Patrick Nolan

Reforming welfare: a mixed bag

Last week, Reform published its 2011 scorecard of the coalition government’s public service reform programme. Yesterday, Thomas Cawston explained how the coalition can get NHS reforms back on track. Today, Patrick Nolan, Chief Economist at Reform, discusses why the government’s welfare reforms scraped through with a pass.

The government’s welfare reforms are significant. The 2010 Emergency Budget and Spending Review announced cuts of £18 billion to benefits, so the DWP had to respond with a radical agenda. The Work Programme aims to incentivise providers to deliver better outcomes from welfare to work services and the Universal Credit promises to create a simpler system where “work always pays.” Also, the Government has broken the principle of universality of the Child Benefit.

The Universal Credit is the flagship reform; it aims to make the welfare system simpler and easier to administer. It is hoped that combining out-of-work and in-work benefits into a single Universal Credit will ensure “work always pays.” It is also hoped that take-up and levels of error and fraud under the new system will be improved.
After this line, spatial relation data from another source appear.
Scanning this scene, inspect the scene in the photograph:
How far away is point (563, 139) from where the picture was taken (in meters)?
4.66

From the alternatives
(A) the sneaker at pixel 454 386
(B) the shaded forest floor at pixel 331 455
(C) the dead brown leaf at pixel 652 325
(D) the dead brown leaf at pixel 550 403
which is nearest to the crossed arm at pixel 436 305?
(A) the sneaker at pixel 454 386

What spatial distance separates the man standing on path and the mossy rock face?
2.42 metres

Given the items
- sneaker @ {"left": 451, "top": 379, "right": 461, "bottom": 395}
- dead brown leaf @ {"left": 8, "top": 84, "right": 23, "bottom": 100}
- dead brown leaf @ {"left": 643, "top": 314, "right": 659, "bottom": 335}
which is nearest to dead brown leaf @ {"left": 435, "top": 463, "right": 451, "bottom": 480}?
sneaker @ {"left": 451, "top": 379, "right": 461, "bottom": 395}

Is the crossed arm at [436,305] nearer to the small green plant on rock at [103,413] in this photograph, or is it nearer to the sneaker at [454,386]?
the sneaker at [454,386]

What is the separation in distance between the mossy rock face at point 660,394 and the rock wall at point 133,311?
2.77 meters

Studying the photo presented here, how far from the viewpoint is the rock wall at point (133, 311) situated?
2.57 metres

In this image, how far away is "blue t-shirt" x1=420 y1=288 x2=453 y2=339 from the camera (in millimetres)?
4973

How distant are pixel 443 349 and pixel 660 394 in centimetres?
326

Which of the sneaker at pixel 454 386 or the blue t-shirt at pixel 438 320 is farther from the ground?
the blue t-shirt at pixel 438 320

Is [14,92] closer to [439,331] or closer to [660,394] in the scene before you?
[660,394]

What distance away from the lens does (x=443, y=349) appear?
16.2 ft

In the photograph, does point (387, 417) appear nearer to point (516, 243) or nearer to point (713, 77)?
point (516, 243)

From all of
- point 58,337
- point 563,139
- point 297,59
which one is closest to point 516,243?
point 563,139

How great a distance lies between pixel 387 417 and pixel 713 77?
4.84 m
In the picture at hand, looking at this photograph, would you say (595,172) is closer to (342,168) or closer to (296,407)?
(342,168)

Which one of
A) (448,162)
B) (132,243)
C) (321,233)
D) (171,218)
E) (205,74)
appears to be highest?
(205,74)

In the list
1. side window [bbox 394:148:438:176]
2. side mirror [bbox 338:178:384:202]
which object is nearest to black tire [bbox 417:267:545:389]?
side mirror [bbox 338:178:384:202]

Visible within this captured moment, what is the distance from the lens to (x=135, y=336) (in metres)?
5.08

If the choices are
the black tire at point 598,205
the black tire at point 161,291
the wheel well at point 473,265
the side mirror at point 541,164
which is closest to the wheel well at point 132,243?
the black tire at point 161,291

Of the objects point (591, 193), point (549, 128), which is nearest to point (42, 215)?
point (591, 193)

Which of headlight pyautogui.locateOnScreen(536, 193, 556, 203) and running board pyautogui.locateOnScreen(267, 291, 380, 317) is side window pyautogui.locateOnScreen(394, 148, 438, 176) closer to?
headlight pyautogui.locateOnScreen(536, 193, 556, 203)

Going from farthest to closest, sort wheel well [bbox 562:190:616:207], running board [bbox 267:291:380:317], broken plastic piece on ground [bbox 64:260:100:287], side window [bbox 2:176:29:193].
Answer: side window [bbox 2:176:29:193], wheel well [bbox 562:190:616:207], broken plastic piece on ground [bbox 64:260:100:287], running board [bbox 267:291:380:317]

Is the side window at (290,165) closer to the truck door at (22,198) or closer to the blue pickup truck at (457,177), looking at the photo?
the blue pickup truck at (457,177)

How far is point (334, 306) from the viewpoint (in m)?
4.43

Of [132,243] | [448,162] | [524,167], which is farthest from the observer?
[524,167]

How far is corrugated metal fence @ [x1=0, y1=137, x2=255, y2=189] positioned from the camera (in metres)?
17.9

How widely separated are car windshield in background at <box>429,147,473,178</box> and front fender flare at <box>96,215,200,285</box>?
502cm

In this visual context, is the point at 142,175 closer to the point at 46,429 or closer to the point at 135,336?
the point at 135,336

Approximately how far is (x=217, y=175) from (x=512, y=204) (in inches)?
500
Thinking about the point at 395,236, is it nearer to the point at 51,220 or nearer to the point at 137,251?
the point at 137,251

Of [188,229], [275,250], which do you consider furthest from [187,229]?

However, the Universal Credit is not a silver bullet and involves significant trade-offs and costs. Too little thought has been given to how the Universal Credit will actually work in practice and whether the proposed IT system will deliver. The fiascos of the Child Support and National Health System IT projects give grounds for concern.
 
One of the first initiatives that the government announced was a new Work Programme to outsource all welfare to work services. The Work Programme builds on the Flexible New Deal, but now covers all welfare to work services. The new commissioning framework will give providers longer and larger contracts, greater freedom and will fund welfare to work services through the savings made in reductions in benefit expenditure.

The government has also attempted to address middle class welfare by scrapping the Child Trust Fund, targeting Child Tax Credits and means-testing Child Benefit. Yet the wrong approach to means-testing the Child Benefit has been taken. Withdrawing the Child Benefit for households with a high rate taxpayer is unfair and difficult to implement, and could bring the whole idea of means-testing benefits into disrepute. The government needs to avoid doing the right things in the wrong way.

The government has also failed to assess adequately the rising cost of pension benefits and protected low value pension “gimmicks” such as the Winter Fuel Allowance. Bringing forward the increase in the retirement age is the right thing to do. While previous governments recognised that the system is unaffordable, a lack of political will meant that changes were pushed too far into the future. But the savings from this change will be swamped by the rising costs of pensions due to the decision to link the basic state pension to wages not prices. Increasing the costs of pensions will exceed other savings made in benefits in the long term.

The government’s welfare reforms are in danger of promising too much and delivering too little. Iain Duncan Smith’s Universal Credit is untested, expensive and will be hard to implement. The Work Programme is positive and efforts to reduce the (fiscal and social) cost of out-of-work benefits are right. The government has also been right to start means-testing middle class welfare, but it needs to go further on this and to think again about the long-term cost of pensions.